Update add-ons if needed. Use the AWS Console to upgrade any out-of-date or incompatible add-ons before upgrading your Kubernetes version. This ensures the control plane components can interact properly with networking and DNS services post-upgrade.

⚠️ Skipping this step may result in networking issues, DNS resolution failures, or broken cluster behavior after upgrade.

4. API Deprecations

Review deprecated APIs

Before upgrading, identify and address deprecated APIs to avoid post-upgrade failures.

Steps:

1 Review the Kubernetes GitHub release notes for deprecations.

2 Check official provider-specific documentation for EKS, AKS, or GKE.

3 Use tools like pluto or kubent to scan your cluster for deprecated API usage:

pluto detect-helm -o wide
kubent

5. Node Drain Test

Simulate a node upgrade

Validating how workloads behave during node evacuation helps catch disruptions early.

Steps:

1 Choose a worker node and drain it:

kubectl drain <node-name> --ignore-daemonsets --delete-emptydir-data

2 Monitor the pods being rescheduled:

kubectl get pods -A -o wide

3 Uncordon the node afterward:

kubectl uncordon <node-name>

Ensure all critical pods recover properly without manual intervention.

6. Networking

Validate NetworkPolicies and prepare for CNI changes

Before upgrading Kubernetes — especially if you're also updating the CNI plugin — review your NetworkPolicies to ensure they won't unintentionally block traffic.

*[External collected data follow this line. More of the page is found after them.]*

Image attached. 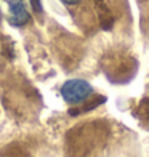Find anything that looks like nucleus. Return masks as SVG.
<instances>
[{
  "label": "nucleus",
  "mask_w": 149,
  "mask_h": 157,
  "mask_svg": "<svg viewBox=\"0 0 149 157\" xmlns=\"http://www.w3.org/2000/svg\"><path fill=\"white\" fill-rule=\"evenodd\" d=\"M63 3H66V5H77L79 2H82V0H61Z\"/></svg>",
  "instance_id": "obj_4"
},
{
  "label": "nucleus",
  "mask_w": 149,
  "mask_h": 157,
  "mask_svg": "<svg viewBox=\"0 0 149 157\" xmlns=\"http://www.w3.org/2000/svg\"><path fill=\"white\" fill-rule=\"evenodd\" d=\"M93 87L82 78H71L61 87V96L69 104H80L91 96Z\"/></svg>",
  "instance_id": "obj_1"
},
{
  "label": "nucleus",
  "mask_w": 149,
  "mask_h": 157,
  "mask_svg": "<svg viewBox=\"0 0 149 157\" xmlns=\"http://www.w3.org/2000/svg\"><path fill=\"white\" fill-rule=\"evenodd\" d=\"M8 3V8H10V21L13 26L21 27L29 23L31 15L26 8V3L24 0H5Z\"/></svg>",
  "instance_id": "obj_2"
},
{
  "label": "nucleus",
  "mask_w": 149,
  "mask_h": 157,
  "mask_svg": "<svg viewBox=\"0 0 149 157\" xmlns=\"http://www.w3.org/2000/svg\"><path fill=\"white\" fill-rule=\"evenodd\" d=\"M29 2H31V6H32L34 11H37V13L42 11V2L40 0H29Z\"/></svg>",
  "instance_id": "obj_3"
}]
</instances>
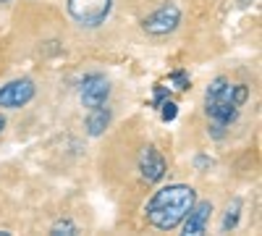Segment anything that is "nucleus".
<instances>
[{
  "label": "nucleus",
  "instance_id": "1",
  "mask_svg": "<svg viewBox=\"0 0 262 236\" xmlns=\"http://www.w3.org/2000/svg\"><path fill=\"white\" fill-rule=\"evenodd\" d=\"M196 202V191L189 184H168L158 189L149 197L144 212H147V223L155 226L158 231H173L179 228L181 221L186 218V212Z\"/></svg>",
  "mask_w": 262,
  "mask_h": 236
},
{
  "label": "nucleus",
  "instance_id": "2",
  "mask_svg": "<svg viewBox=\"0 0 262 236\" xmlns=\"http://www.w3.org/2000/svg\"><path fill=\"white\" fill-rule=\"evenodd\" d=\"M231 90H233V81L228 76H215L205 90V113H207V118L212 123L226 126V128L238 118V108L233 105Z\"/></svg>",
  "mask_w": 262,
  "mask_h": 236
},
{
  "label": "nucleus",
  "instance_id": "3",
  "mask_svg": "<svg viewBox=\"0 0 262 236\" xmlns=\"http://www.w3.org/2000/svg\"><path fill=\"white\" fill-rule=\"evenodd\" d=\"M113 3L116 0H66V11L81 29H97L107 21Z\"/></svg>",
  "mask_w": 262,
  "mask_h": 236
},
{
  "label": "nucleus",
  "instance_id": "4",
  "mask_svg": "<svg viewBox=\"0 0 262 236\" xmlns=\"http://www.w3.org/2000/svg\"><path fill=\"white\" fill-rule=\"evenodd\" d=\"M179 24H181V8L176 3H165L142 21V29L149 37H168L179 29Z\"/></svg>",
  "mask_w": 262,
  "mask_h": 236
},
{
  "label": "nucleus",
  "instance_id": "5",
  "mask_svg": "<svg viewBox=\"0 0 262 236\" xmlns=\"http://www.w3.org/2000/svg\"><path fill=\"white\" fill-rule=\"evenodd\" d=\"M34 81L32 79H13L8 81L6 87H0V108H6V111H18V108H24V105H29L34 100Z\"/></svg>",
  "mask_w": 262,
  "mask_h": 236
},
{
  "label": "nucleus",
  "instance_id": "6",
  "mask_svg": "<svg viewBox=\"0 0 262 236\" xmlns=\"http://www.w3.org/2000/svg\"><path fill=\"white\" fill-rule=\"evenodd\" d=\"M107 97H111V81H107L102 74H86L79 84V100L84 108H97V105H105Z\"/></svg>",
  "mask_w": 262,
  "mask_h": 236
},
{
  "label": "nucleus",
  "instance_id": "7",
  "mask_svg": "<svg viewBox=\"0 0 262 236\" xmlns=\"http://www.w3.org/2000/svg\"><path fill=\"white\" fill-rule=\"evenodd\" d=\"M137 168H139V174H142V179H144L147 184H158V181H163L165 174H168V163H165V158L160 155V149H155V147H144V149H142Z\"/></svg>",
  "mask_w": 262,
  "mask_h": 236
},
{
  "label": "nucleus",
  "instance_id": "8",
  "mask_svg": "<svg viewBox=\"0 0 262 236\" xmlns=\"http://www.w3.org/2000/svg\"><path fill=\"white\" fill-rule=\"evenodd\" d=\"M210 218H212V202H210V200H205V202H194L191 210L186 212V218L181 221V228H184L186 236L205 233Z\"/></svg>",
  "mask_w": 262,
  "mask_h": 236
},
{
  "label": "nucleus",
  "instance_id": "9",
  "mask_svg": "<svg viewBox=\"0 0 262 236\" xmlns=\"http://www.w3.org/2000/svg\"><path fill=\"white\" fill-rule=\"evenodd\" d=\"M111 118H113V111L105 105H97V108H90V116H86V134L90 137H100L107 126H111Z\"/></svg>",
  "mask_w": 262,
  "mask_h": 236
},
{
  "label": "nucleus",
  "instance_id": "10",
  "mask_svg": "<svg viewBox=\"0 0 262 236\" xmlns=\"http://www.w3.org/2000/svg\"><path fill=\"white\" fill-rule=\"evenodd\" d=\"M238 218H242V200H233L228 207H226V216H223V231H233L238 226Z\"/></svg>",
  "mask_w": 262,
  "mask_h": 236
},
{
  "label": "nucleus",
  "instance_id": "11",
  "mask_svg": "<svg viewBox=\"0 0 262 236\" xmlns=\"http://www.w3.org/2000/svg\"><path fill=\"white\" fill-rule=\"evenodd\" d=\"M191 87V79L186 71H173L168 76V90H176V92H186Z\"/></svg>",
  "mask_w": 262,
  "mask_h": 236
},
{
  "label": "nucleus",
  "instance_id": "12",
  "mask_svg": "<svg viewBox=\"0 0 262 236\" xmlns=\"http://www.w3.org/2000/svg\"><path fill=\"white\" fill-rule=\"evenodd\" d=\"M50 233H55V236H74V233H79V226L71 221V218H63V221H58L53 228H50Z\"/></svg>",
  "mask_w": 262,
  "mask_h": 236
},
{
  "label": "nucleus",
  "instance_id": "13",
  "mask_svg": "<svg viewBox=\"0 0 262 236\" xmlns=\"http://www.w3.org/2000/svg\"><path fill=\"white\" fill-rule=\"evenodd\" d=\"M158 111H160V118H163L165 123H170V121H176V116H179V105L168 97L165 102L158 105Z\"/></svg>",
  "mask_w": 262,
  "mask_h": 236
},
{
  "label": "nucleus",
  "instance_id": "14",
  "mask_svg": "<svg viewBox=\"0 0 262 236\" xmlns=\"http://www.w3.org/2000/svg\"><path fill=\"white\" fill-rule=\"evenodd\" d=\"M231 97H233V105H236V108H242V105L249 100V87H247V84H233Z\"/></svg>",
  "mask_w": 262,
  "mask_h": 236
},
{
  "label": "nucleus",
  "instance_id": "15",
  "mask_svg": "<svg viewBox=\"0 0 262 236\" xmlns=\"http://www.w3.org/2000/svg\"><path fill=\"white\" fill-rule=\"evenodd\" d=\"M168 97H170V90L163 87V84H158V87H155V97H152V108H158V105L165 102Z\"/></svg>",
  "mask_w": 262,
  "mask_h": 236
},
{
  "label": "nucleus",
  "instance_id": "16",
  "mask_svg": "<svg viewBox=\"0 0 262 236\" xmlns=\"http://www.w3.org/2000/svg\"><path fill=\"white\" fill-rule=\"evenodd\" d=\"M194 165L202 170V168H210V165H212V160H210V158H205V155H196V158H194Z\"/></svg>",
  "mask_w": 262,
  "mask_h": 236
},
{
  "label": "nucleus",
  "instance_id": "17",
  "mask_svg": "<svg viewBox=\"0 0 262 236\" xmlns=\"http://www.w3.org/2000/svg\"><path fill=\"white\" fill-rule=\"evenodd\" d=\"M3 128H6V118H3V116H0V132H3Z\"/></svg>",
  "mask_w": 262,
  "mask_h": 236
},
{
  "label": "nucleus",
  "instance_id": "18",
  "mask_svg": "<svg viewBox=\"0 0 262 236\" xmlns=\"http://www.w3.org/2000/svg\"><path fill=\"white\" fill-rule=\"evenodd\" d=\"M0 3H8V0H0Z\"/></svg>",
  "mask_w": 262,
  "mask_h": 236
}]
</instances>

CNI behavior may change across versions, and overly strict or outdated policies can silently break service-to-service communication after the upgrade.

Steps:

1 List active policies:

kubectl get networkpolicies --all-namespaces

2 Review for issues

Policies might break app-to-app communication if they rely on deprecated labels/selectors.

3 Plan connectivity tests post-upgrade

Make note of critical service-to-service flows (e.g. frontend → backend, app → database) and prepare to test them immediately after the upgrade using tools like netshoot or kubectl exec.

7. Observability Stack

Rancher Monitoring with Prometheus and Grafana

Ensure that Rancher’s built-in monitoring stack is fully functional before starting the upgrade so you can rely on it during and after the process.

Steps:

1 Open the Rancher UI and navigate to the Monitoring section of your cluster. Verify that Prometheus and Grafana are deployed and show as Active.

2 Open Grafana from the Rancher UI and check the Kubernetes cluster dashboard:

Confirm data is updating in real time.
Look for any scrape errors or stale metrics, especially from system components like kubelet, coredns, and etcd.

3 In Prometheus, run test queries to confirm metrics are collected:

up
node_memory_MemAvailable_bytes
container_cpu_usage_seconds_total

4 If metrics are missing or dashboards show gaps:

Restart the Prometheus pods:

kubectl rollout restart deploy prometheus-prometheus -n cattle-monitoring-system

Or use Rancher UI to redeploy the monitoring stack.

5 Confirm alerting rules are in place and test one manually (e.g. scale down a deployment to trigger an alert).

Tip: Validating your monitoring before the upgrade ensures you have real-time visibility into cluster behavior during and after the upgrade.